= Aufgabe =
Führe den Text über ungewollte Vaterschaft im Anschluss an seinen letzten Satz weiter.

= Ausgewählter Textauszug =
Ungewollte Vaterschaft - Millionenschaden

5 Antworten

Leider ja , das Gesetz sieht es nämlich so , dass die Alimente nicht der Frau zustehen sondern dem Kind als eigen Rechtspersönlichkeit, sollte der unglaubliche Fall eintreten , dass eine Frau eine Mann vergewaltigt und schwanger wird , hat das Kind, dennoch eine Anspruch auf Unterhalt vom den Geschädigten Mann, so grass ist die Rechtslage hier. Ggf. könnte er die Frau zwar in Regress nehmen , aber wenn die kein Besitz od. Einkommen hat ist das mit Regress auch unmöglich.

Für die Verhütung sind immer beide zuständig, wenn er ihr nicht vertraut, sollte er halt nicht ohne Gummi mit einer ins Bett.. Ausserdem ist er dann ja auch nicht vor Geschlechtskrankheiten etc. geschützt..

Hallo Deikehelmts,

Dein Freund kommt nicht darum herum sich einen anderen Anwalt zu suchen. Dieser kann ihn auch hinreichend beraten und dann bei Prozessen vertreten.

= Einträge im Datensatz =
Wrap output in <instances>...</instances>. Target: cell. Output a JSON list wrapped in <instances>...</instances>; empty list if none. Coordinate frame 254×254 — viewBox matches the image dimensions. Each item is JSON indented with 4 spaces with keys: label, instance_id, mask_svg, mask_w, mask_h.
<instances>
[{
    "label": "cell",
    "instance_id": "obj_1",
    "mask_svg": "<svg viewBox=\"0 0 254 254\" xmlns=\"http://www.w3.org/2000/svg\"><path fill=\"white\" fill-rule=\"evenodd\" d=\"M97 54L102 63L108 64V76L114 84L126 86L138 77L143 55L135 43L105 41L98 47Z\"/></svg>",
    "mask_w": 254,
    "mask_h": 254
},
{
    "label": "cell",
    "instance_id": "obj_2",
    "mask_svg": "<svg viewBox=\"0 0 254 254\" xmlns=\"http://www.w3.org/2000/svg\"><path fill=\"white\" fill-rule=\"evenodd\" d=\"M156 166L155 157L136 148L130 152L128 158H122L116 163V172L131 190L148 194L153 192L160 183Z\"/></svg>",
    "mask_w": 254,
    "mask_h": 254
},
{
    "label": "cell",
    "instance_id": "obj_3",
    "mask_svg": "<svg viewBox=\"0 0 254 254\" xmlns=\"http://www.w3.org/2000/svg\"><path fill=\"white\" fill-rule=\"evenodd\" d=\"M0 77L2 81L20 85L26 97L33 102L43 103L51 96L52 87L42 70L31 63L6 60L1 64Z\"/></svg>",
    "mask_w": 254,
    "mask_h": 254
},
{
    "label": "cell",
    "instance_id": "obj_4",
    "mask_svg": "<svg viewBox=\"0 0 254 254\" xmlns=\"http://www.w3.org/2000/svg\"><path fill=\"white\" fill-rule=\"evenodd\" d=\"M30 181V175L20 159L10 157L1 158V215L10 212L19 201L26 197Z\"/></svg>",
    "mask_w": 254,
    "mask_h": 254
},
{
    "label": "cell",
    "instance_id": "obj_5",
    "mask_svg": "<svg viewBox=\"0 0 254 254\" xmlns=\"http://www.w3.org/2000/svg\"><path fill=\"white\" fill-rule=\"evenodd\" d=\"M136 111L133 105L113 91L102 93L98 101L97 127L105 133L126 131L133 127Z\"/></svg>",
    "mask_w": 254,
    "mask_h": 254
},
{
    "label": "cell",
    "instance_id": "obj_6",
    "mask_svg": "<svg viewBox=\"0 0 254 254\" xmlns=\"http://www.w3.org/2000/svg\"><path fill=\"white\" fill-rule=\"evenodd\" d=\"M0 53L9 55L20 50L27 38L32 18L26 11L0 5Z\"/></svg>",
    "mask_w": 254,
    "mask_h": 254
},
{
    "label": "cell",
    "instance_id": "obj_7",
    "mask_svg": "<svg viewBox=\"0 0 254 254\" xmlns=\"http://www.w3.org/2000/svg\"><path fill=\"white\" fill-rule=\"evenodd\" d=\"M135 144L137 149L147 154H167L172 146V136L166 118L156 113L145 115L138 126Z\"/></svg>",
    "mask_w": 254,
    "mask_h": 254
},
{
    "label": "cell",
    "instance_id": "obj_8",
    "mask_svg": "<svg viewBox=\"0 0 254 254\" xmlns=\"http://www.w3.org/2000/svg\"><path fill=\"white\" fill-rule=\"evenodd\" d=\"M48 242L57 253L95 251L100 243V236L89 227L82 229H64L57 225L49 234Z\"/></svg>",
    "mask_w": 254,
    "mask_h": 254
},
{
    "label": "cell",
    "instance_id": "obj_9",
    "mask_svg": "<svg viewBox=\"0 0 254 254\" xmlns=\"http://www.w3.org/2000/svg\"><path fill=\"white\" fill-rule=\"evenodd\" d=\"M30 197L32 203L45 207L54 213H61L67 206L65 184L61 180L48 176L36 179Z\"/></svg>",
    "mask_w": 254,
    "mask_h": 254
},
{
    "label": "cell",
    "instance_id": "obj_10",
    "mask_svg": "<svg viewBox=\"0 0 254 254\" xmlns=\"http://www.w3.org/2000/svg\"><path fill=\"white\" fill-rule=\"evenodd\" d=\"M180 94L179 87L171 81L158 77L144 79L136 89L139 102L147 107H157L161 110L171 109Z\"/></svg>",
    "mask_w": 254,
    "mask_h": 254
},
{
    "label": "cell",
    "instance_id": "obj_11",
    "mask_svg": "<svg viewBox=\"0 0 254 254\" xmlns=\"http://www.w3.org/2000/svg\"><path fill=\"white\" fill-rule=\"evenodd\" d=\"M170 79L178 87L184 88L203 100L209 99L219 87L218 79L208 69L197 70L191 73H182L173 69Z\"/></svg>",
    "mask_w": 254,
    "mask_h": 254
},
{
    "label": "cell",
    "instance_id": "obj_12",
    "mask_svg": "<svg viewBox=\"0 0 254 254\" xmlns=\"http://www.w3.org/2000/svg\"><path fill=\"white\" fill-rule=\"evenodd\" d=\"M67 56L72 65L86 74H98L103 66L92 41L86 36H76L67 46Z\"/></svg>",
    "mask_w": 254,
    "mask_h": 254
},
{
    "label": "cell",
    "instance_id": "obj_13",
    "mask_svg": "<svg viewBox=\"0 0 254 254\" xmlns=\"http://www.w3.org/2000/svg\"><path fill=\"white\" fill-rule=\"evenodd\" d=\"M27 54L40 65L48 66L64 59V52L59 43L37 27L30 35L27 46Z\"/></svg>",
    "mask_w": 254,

= Antwort =
Wenn Du Deinem Freund helfen willst versuch ihm auch eine andere Sicht zu zeigen. Auch wenn er das Kind nicht wollte wird er jetzt trotzdem Vater! Vielleicht wird eine Zeit kommen, wo er das Kind liebt und sich über das Kind freut. Und selbst wenn er im Moment noch nicht so weit ist muss er verstehen, dass das Kind ein Recht auf Leben und Versorgung hat und zwar duch beide seiner Eltern.

In dem Moment in dem er seinen P. verwendet muss ihm klar sein, dass die Frauch schwanger werden kann. Kein Verhütungsmittel ist 100%sicher!

Wenn man sich ein Haustier zulegt hat man die Verantwortung sich gut darum zu kümmern. Und wenn man Sex hat hat man die Verantwortung sich um ein daraus entstandenes Kind zu kümmern! Wenn er nicht der Frau beisteht, Windeln wechselt, sich die Hemden vollspucken lässt, nachts das Baby versorgt, bei Erkrankungen mitleidet und das Kind stundenlang rumträgt etc., dann ist es nur gerecht, dass er wenigstens für die finanzielle Sicherheit sorgt.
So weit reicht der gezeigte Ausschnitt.